Correlation between performance in the contextual fear-conditioning task and brain levels of protein carbonyls. Individual data for contextual fear conditioning and brain protein carbonyl contents for the 8-month-old control mice were plotted and exhibited a significant negative correlation (Pearson's correlation coefficient, γ =-0.76, P < 0.005).
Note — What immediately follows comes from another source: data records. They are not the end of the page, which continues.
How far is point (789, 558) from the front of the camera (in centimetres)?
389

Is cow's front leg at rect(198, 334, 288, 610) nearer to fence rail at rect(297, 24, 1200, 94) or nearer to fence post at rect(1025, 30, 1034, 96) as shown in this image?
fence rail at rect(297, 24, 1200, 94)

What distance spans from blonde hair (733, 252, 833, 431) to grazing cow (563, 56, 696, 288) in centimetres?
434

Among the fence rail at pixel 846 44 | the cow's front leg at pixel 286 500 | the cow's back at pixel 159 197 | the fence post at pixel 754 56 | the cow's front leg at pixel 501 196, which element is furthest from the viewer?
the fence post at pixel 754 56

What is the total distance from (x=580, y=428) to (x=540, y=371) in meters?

The levels of protein oxidation were expressed as nmol of carbonyl per mg of soluble extracted protein, and contextual fear conditioning was scored as percentage of freezing duration per min (mean ± SEM of 12 mice). Note that deleting the two outlying points still resulted in a significant correlation, γ = -0.74, P < 0.005.

Fig. 5.

EUK-207 treatment decreases levels of oxidized nucleic acids in hippocampus and amygdala. Eleven-month-old control mice (A, C, E, and G) and EUK-207 (1.5 mM)-treated mice (B, D, F, and H) were perfused with 4% paraformaldehyde. Brains were sectioned at 25 μm and sections were processed for immunohistochemistry by using a mAb to oxo8dG/oxo8G as described in Materials and Methods. Note the clear decrease in oxo8dG/oxo8G immunoreactivity in the pyramidal cells of CA3 of treated mice (B and D) compared with control mice (A and C), and decrease in diffuse staining in amygdala (F and H vs. E and G). High-magnification Insets in A, B, G, and H illustrate the cytoplasmic cellular localization of the oxidized nucleic acids. Similar results were observed in five mice.